* EXERCISE GOAL *
Decide whether each statement below agrees with the essay about nursing a baby at church, answering yes or no and quoting the deciding words from the essay: (a) The mother's room had only one chair. (b) The stake conference meeting lasted three hours. (c) The high council room displayed fifteen framed pictures of men.

* DOCUMENT EXCERPT *
Start of Block

Mothers and Infants are Uncomfortable at Church: A Call for Help

Guest Post: Ashley Hoth lives deep in the woods of Castle Rock, Washington with her husband and three young children. She studied recreational therapy at BYU and loves oil painting. Art is one of her favorite ways of connecting with her Heavenly Parents and Christ, and she uses art to cope with and explore complicated things. She enjoys working with wood from the family sawmill, building forts with her children, and is a big fan of hammocks. 

Original artwork by Ashley. Check out more at her Instagram: @ashleyhoth_art.

It was stake conference, and I had a very new baby. While my busy toddler and older child could handle the 2-hour meeting with enough toys and snacks, I dreaded the prospect with my nursing baby. I knew how many young mothers would be there and how little space there was for us. Nonetheless we went and soon our baby needed to nurse. It was crowded on the folding chairs and the nursing cover wasn’t working, so I retreated to the mother’s room – a small, closet-sized space. I opened it, and I still remember the look on the young mother’s face as she sat in the only chair, with a tiny baby crying on her lap as she struggled to change a diaper. She looked up at me surprised and apologetic, and I closed the door to give her privacy.

 

The other main rooms were also crowded, so I returned to my husband and asked for the car keys to nurse there. Though my instincts told me I would have been better off with a zoom link and my baby safe at home, societal expectations urged us to attend. Mothers often bear the brunt, missing talks and resorting to nursing in cars. My husband knew I was worried and had said it would be fine, but now all my concerns proved accurate so he stood up and said, “follow me.”

 

Being involved with the stake presidency, he had access to the high council room. Unlocking the door, he ushered me into a spacious room where the voice of the speaker filled the air. A large table surrounded by comfortable padded chairs with armrests greeted us. My chair even tipped back slightly, perfect for nursing. My husband made sure I was comfortable, then left. Sitting there, able to hear the talks while caring for my baby, I glanced around the room. I saw fifteen large, framed pictures of men – the First Presidency of the church and the current Twelve Apostles. I looked at the many other chairs used almost exclusively by men in the high council room of the stake building. “They really don’t see us,” I thought in that moment.

 

It was a pain I can’t describe, cuddling and caring for my sweet child, fulfilling what this church has taught is the highest honor of women, while seeing the stark contrast between the closet-sized space for the mothers, and the big, comfortable room used by the men.

 

It felt like that soft seat in that big space invited me to set down a pack I didn’t know I was carrying. Once the weight was off and I could look at it, I saw how heavy and huge a burden it was, trying to get through church with a baby and my kids, and it hurt. This space showed it didn’t need to be that hard, and it brought me to tears.

End of Block

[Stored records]

Start of Block

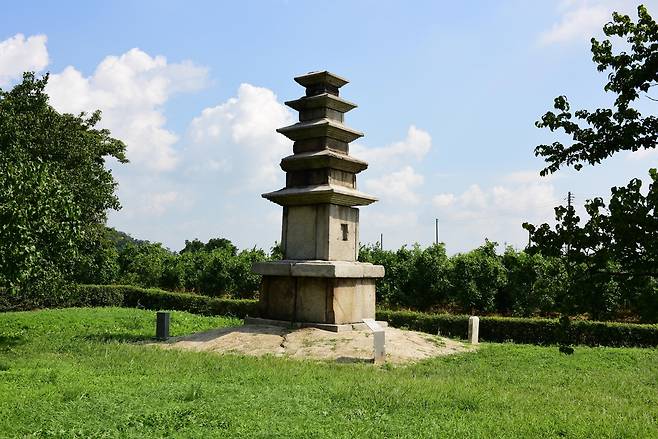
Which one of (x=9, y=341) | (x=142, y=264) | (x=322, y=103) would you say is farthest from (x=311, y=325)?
(x=142, y=264)

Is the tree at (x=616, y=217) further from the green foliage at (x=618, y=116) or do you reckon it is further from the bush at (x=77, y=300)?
the bush at (x=77, y=300)

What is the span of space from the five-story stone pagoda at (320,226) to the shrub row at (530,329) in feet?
13.7

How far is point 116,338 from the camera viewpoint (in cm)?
1689

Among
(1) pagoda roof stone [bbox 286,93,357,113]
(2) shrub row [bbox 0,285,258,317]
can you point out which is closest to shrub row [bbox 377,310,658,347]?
(2) shrub row [bbox 0,285,258,317]

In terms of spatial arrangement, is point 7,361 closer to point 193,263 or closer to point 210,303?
Answer: point 210,303

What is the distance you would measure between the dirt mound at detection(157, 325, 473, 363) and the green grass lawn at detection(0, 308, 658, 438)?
3.46 feet

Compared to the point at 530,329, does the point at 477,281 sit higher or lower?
higher

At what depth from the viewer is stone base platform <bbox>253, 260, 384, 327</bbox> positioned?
52.9 feet

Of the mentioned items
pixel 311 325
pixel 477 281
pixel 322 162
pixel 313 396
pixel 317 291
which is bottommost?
pixel 313 396

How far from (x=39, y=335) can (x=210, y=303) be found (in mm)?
9050

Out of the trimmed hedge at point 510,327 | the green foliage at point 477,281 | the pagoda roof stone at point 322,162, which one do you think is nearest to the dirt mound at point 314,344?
the trimmed hedge at point 510,327

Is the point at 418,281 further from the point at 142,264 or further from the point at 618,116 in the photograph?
the point at 618,116

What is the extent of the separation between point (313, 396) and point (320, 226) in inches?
342

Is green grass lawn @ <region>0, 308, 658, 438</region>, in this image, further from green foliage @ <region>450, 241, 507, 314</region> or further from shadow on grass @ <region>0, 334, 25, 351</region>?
green foliage @ <region>450, 241, 507, 314</region>
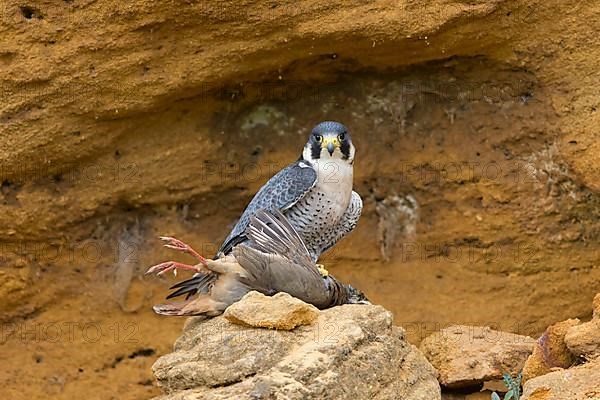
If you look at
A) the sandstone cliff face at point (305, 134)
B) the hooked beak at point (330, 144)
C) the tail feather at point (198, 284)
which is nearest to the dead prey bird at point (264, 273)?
the tail feather at point (198, 284)

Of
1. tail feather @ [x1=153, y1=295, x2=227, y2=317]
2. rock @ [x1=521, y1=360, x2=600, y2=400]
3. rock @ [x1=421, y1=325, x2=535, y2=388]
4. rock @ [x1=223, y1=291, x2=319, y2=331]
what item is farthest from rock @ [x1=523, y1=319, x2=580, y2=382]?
tail feather @ [x1=153, y1=295, x2=227, y2=317]

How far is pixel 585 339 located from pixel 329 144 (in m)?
1.77

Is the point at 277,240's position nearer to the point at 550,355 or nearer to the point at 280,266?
the point at 280,266

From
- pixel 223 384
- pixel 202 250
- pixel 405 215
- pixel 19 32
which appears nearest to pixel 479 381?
pixel 223 384

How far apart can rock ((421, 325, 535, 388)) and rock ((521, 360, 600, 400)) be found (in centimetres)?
59

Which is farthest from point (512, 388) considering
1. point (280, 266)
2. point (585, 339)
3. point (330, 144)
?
point (330, 144)

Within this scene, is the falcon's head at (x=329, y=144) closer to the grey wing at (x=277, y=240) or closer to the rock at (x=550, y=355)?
the grey wing at (x=277, y=240)

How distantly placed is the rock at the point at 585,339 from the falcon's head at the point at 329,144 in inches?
65.9

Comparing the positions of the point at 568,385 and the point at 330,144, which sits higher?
the point at 330,144

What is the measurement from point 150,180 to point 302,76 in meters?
1.03

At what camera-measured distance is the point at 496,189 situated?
21.0 ft

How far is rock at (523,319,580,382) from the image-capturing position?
15.4 ft

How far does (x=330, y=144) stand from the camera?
5.73 m

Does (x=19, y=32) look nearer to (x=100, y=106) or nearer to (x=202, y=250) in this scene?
(x=100, y=106)
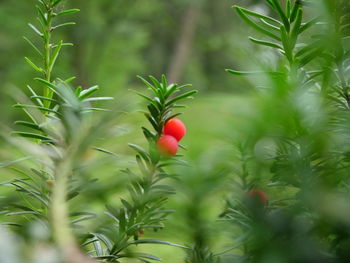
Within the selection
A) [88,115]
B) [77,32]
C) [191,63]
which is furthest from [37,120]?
[191,63]

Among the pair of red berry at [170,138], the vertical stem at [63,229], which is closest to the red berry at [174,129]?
the pair of red berry at [170,138]

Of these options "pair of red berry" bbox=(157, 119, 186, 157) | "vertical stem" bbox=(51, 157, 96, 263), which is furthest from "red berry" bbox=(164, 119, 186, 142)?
"vertical stem" bbox=(51, 157, 96, 263)

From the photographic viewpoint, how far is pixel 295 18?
244 millimetres

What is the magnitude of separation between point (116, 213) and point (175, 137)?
0.07 meters

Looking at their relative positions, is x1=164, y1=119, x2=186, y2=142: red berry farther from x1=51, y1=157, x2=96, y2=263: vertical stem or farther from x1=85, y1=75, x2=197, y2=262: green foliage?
x1=51, y1=157, x2=96, y2=263: vertical stem

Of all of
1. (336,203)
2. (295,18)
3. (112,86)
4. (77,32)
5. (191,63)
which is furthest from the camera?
(191,63)

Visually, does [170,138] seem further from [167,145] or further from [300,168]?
[300,168]

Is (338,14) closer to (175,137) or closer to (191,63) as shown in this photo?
(175,137)

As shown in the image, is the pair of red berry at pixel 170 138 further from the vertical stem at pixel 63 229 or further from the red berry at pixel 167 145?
the vertical stem at pixel 63 229

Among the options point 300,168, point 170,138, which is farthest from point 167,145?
point 300,168

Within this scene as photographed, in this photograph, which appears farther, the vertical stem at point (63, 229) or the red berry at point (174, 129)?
the red berry at point (174, 129)

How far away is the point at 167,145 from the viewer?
27 centimetres

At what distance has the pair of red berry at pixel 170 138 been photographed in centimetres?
26

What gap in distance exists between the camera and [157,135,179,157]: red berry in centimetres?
26
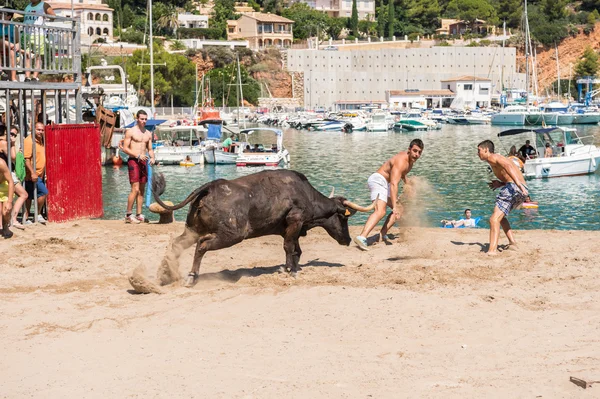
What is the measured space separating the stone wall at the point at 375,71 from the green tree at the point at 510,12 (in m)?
25.5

End of Block

* COMPLETED EXERCISE *
(a) Yes: "as she sat in the only chair"
(b) No: "the 2-hour meeting"
(c) Yes: "I saw fifteen large, framed pictures of men"